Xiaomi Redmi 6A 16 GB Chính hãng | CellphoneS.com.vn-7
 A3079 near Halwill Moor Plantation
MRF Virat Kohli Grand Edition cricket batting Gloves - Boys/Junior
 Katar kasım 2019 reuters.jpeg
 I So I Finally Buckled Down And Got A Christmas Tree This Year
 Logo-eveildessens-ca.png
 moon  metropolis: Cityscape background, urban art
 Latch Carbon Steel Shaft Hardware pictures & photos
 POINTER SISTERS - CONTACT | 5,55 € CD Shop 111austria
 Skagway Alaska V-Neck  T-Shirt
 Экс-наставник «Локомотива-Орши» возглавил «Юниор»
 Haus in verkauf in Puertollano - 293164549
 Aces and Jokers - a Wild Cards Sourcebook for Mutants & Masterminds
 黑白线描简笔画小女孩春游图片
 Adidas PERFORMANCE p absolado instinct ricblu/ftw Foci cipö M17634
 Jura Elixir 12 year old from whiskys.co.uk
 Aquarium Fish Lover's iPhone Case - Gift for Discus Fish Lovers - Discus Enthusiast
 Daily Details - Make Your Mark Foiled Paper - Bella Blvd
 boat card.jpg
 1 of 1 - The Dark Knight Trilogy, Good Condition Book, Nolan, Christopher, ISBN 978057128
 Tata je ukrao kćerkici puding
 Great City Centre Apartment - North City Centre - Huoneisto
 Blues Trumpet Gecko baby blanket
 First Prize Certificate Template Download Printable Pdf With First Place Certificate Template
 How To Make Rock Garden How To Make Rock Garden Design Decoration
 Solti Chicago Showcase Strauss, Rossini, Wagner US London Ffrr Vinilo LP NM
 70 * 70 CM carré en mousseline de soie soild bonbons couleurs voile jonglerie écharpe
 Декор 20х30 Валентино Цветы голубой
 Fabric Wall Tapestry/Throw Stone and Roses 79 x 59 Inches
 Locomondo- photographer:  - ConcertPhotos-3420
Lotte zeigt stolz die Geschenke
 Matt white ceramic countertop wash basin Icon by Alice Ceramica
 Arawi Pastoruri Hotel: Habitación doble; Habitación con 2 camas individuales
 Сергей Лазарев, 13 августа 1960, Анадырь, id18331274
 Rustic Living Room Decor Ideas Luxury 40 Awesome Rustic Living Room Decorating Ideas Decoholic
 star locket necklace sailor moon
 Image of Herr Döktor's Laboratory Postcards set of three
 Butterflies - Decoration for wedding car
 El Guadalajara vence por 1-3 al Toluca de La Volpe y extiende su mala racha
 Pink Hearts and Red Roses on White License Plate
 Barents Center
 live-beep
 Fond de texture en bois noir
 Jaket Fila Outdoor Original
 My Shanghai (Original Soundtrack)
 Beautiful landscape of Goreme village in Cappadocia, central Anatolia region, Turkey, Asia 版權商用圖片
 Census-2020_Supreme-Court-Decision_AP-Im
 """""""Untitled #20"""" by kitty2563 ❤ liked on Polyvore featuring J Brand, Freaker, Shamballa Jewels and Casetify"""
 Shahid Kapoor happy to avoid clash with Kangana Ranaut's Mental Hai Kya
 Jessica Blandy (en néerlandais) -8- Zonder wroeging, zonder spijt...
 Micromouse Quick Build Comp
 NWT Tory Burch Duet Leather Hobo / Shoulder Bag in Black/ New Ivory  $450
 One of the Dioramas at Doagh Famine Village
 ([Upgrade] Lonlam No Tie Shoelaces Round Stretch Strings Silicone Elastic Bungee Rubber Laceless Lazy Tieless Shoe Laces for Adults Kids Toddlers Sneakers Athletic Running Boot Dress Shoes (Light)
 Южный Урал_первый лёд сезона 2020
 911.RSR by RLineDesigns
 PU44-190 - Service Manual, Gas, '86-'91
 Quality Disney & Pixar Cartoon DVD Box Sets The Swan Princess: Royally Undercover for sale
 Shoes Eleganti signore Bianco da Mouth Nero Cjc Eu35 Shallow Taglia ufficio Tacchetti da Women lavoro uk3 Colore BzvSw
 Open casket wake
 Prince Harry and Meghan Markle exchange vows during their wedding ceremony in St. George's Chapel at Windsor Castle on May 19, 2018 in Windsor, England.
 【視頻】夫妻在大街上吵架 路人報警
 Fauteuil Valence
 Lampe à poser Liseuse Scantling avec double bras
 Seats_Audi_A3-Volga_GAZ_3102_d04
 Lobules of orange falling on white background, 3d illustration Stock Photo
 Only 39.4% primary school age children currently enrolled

----------

== YOUR GOAL ==
Write down only the closing run of lines: the one containing "911.RSR by RLineDesigns" and every line after it to the end of the entries, exactly.

== WRITTEN RESPONSE ==
 911.RSR by RLineDesigns
 PU44-190 - Service Manual, Gas, '86-'91
 Quality Disney & Pixar Cartoon DVD Box Sets The Swan Princess: Royally Undercover for sale
 Shoes Eleganti signore Bianco da Mouth Nero Cjc Eu35 Shallow Taglia ufficio Tacchetti da Women lavoro uk3 Colore BzvSw
 Open casket wake
 Prince Harry and Meghan Markle exchange vows during their wedding ceremony in St. George's Chapel at Windsor Castle on May 19, 2018 in Windsor, England.
 【視頻】夫妻在大街上吵架 路人報警
 Fauteuil Valence
 Lampe à poser Liseuse Scantling avec double bras
 Seats_Audi_A3-Volga_GAZ_3102_d04
 Lobules of orange falling on white background, 3d illustration Stock Photo
 Only 39.4% primary school age children currently enrolled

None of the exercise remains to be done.